▶ [Task instructions]:
**a.** According to the beech leaf disease summary, in which state and in what year was the disease first identified?
**b.** Continue the beech leaf disease summary after its final sentence.

▶ [Document passage]:
Research Project: Plant-associated Nematode Management and Systematics and USDA Nematode Collection Curation

Location: Mycology and Nematology Genetic Diversity and Biology Laboratory

Title: Rapid assessment of beech leaf disease in Fagus sylvatica buds

item WOLF, EMILY - Oak Ridge Institute For Science And Education (ORISE)
item Vieira, Paulo

Submitted to: Forest Pathology
Publication Type: Peer Reviewed Journal
Publication Acceptance Date: 3/25/2024
Publication Date: 4/15/2024
Citation: Wolf, E., Reis Vieira, P.C. 2024. Rapid assessment of beech leaf disease in Fagus sylvatica buds. Forest Pathology. 54(2):e12858.

Interpretive Summary: Detection of plant diseases and plant pathogens is crucial for plant disease management. Beech leaf disease (BLD) poses a significant threat to beech trees (Fagus species). The foliar nematode Litylenchus crenatae subsp. mccannii (Lcm) is currently recognized as the causal agent of BLD. BLD has the potential to drastically change beech forests in North America, with implications for beech ecosystems and biodiversity. First identified in Ohio in 2012, BLD has rapidly spread and is now reported in 13 additional states, as well as in Ontario, Canada. In this study, a rapid visual methodology for detecting BLD symptomatic bud scales, expediting Lcm assessment within the buds is proposed. This knowledge is critical for plant health experts, forest pathologists, and others to manage BLD by enhancing the timely detection and implementation of control measures for this devastating disease.

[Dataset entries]
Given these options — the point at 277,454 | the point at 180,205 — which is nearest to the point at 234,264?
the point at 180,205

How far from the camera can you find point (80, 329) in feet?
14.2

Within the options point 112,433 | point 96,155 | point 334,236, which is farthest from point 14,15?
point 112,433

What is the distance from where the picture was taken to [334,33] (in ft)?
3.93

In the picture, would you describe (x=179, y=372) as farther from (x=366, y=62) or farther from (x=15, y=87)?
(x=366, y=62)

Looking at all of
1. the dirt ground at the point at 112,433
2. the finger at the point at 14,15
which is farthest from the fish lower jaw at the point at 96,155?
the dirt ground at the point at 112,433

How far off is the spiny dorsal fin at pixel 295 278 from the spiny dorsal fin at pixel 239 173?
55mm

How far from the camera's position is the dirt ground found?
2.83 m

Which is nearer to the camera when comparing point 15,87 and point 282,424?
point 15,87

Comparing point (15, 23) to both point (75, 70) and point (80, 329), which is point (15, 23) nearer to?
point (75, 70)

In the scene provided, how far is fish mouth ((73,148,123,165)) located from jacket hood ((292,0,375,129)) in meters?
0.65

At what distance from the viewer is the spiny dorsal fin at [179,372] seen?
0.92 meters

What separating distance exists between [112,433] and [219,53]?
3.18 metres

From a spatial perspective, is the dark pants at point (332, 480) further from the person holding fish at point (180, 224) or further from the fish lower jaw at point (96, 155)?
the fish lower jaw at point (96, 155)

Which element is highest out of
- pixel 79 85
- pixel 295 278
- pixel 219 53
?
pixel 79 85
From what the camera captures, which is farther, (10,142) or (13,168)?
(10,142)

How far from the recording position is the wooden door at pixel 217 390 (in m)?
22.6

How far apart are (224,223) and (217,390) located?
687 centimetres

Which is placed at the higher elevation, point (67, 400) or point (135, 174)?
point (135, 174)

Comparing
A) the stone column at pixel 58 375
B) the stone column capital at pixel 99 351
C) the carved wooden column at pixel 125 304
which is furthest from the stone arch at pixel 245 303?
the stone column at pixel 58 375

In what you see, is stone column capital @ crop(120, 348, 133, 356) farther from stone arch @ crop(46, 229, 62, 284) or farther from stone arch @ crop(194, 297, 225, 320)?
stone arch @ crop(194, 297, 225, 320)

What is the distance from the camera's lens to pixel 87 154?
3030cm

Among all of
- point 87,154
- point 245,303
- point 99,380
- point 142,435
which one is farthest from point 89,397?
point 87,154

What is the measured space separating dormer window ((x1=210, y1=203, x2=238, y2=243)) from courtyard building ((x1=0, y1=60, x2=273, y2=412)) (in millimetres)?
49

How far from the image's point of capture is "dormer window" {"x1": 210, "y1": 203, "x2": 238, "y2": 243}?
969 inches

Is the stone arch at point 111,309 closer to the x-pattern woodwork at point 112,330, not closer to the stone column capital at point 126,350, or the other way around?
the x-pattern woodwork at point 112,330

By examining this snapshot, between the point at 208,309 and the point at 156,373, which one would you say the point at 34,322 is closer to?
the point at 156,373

* * *

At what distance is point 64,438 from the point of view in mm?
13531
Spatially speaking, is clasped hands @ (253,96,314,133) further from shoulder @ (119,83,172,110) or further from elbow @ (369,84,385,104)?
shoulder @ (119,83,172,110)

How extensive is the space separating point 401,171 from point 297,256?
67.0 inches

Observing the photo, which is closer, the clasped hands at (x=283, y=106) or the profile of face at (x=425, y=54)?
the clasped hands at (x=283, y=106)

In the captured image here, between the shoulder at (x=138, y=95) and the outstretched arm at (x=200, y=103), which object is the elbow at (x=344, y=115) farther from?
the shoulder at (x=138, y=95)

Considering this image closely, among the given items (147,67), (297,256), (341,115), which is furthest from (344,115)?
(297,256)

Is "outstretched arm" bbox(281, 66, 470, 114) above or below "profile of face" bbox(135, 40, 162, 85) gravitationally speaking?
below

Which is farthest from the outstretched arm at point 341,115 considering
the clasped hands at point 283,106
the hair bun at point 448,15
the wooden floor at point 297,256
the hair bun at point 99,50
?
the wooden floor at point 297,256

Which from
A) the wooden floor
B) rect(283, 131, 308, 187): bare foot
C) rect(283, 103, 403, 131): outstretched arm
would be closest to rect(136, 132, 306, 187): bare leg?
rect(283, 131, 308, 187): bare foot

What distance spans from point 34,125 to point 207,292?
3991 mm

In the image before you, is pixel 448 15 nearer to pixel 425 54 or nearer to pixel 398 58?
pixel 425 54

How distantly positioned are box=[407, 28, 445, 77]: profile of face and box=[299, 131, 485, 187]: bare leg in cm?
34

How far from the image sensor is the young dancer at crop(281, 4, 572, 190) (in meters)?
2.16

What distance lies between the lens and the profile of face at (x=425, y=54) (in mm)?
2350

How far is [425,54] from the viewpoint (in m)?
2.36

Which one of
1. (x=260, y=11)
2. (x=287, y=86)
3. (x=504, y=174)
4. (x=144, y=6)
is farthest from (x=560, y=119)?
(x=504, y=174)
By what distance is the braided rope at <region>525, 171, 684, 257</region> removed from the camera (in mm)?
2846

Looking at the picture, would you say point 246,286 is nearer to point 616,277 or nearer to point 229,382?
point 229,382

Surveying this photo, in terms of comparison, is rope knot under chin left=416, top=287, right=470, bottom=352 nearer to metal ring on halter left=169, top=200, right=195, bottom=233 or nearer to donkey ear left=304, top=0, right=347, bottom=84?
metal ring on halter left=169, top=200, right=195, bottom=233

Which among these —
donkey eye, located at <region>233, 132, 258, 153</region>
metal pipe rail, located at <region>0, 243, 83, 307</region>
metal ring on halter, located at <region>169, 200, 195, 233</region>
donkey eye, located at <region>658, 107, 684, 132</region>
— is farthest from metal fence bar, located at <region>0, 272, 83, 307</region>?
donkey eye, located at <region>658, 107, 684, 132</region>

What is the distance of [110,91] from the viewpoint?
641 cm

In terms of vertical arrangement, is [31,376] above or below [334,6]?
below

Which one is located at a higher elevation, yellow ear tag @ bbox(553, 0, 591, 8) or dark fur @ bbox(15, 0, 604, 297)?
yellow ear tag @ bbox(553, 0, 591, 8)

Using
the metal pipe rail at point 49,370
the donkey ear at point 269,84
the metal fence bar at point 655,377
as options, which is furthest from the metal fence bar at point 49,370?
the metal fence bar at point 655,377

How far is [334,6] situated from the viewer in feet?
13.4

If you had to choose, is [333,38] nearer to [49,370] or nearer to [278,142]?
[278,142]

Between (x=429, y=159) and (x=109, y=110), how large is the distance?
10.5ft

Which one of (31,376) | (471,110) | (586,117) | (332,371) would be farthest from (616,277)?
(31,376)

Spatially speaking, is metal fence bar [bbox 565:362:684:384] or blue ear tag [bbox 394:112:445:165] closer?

==

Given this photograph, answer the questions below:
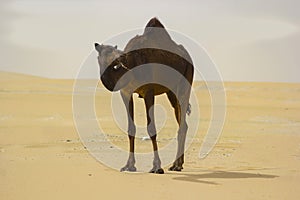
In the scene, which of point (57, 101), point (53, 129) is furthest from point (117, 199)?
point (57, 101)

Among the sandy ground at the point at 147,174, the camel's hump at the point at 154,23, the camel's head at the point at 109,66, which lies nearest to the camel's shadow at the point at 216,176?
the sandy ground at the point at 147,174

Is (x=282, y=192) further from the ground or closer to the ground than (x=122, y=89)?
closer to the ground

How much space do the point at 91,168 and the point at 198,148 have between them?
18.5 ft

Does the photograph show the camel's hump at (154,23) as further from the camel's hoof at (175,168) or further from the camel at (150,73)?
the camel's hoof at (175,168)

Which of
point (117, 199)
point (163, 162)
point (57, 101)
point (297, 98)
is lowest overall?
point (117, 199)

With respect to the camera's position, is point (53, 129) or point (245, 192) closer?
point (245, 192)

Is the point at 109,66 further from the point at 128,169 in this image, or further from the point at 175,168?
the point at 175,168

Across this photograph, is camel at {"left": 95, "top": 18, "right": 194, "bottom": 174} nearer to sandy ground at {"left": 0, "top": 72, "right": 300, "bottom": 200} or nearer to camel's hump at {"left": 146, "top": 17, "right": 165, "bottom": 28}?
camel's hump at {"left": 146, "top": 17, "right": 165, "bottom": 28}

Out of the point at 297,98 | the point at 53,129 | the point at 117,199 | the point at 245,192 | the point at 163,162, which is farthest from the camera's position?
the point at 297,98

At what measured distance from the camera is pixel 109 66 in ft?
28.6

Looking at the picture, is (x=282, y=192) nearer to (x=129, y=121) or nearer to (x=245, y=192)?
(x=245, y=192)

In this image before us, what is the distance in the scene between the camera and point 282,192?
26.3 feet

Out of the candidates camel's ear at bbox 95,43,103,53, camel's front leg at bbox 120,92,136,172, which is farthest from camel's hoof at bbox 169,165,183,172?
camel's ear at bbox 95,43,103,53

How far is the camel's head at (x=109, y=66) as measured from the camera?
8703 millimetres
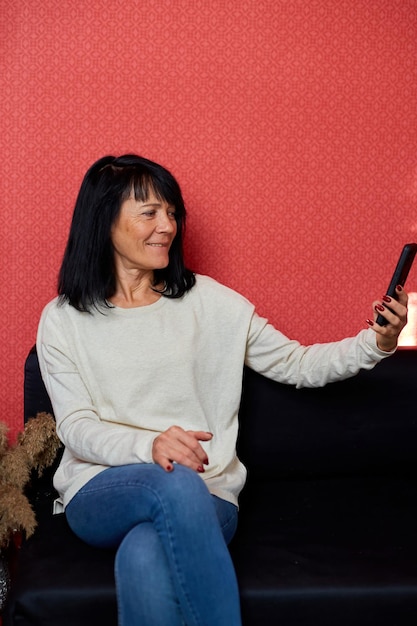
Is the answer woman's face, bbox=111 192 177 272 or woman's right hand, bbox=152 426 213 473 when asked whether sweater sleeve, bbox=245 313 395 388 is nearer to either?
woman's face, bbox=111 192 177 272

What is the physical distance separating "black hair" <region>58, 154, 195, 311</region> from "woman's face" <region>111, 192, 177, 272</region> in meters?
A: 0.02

▶ [Solved tasks]:
**a.** Ohio, in 2012.

**b.**
Technical Abstract: The European beech (Fagus sylvatica) is threatened by the foliar nematode Litylenchus crenatae subsp. mccannii (Lcm), the causal agent of beech leaf disease (BLD). Thus far, the majority of studies regarding BLD have focused on American beech (F. grandifolia). To better determine the impact of Lcm in buds of European beech, a total of 54 buds were collected from naturally symptomatic trees. Here, we characterized for the first time the bud scale morphology of two different cultivars of F. sylvatica infected with Lcm. Detailed observations of asymptomatic and symptomatic bud scales provided insight into the physical changes and arrangements of cells in the bud scale, shedding light on the dynamic processes occurring during Lcm infection. In addition, we evaluated the suitability of using the bud scale morphology for the early detection of BLD and Lcm in naturally infested buds. The distinct cellular arrangement of symptomatic bud scales cells (i.e., asymmetric pattern of enlarged cells) provides a rapid and visual, user-friendly methodology to prematurely diagnose BLD symptoms within the buds, as well as the detection of associated nematodes.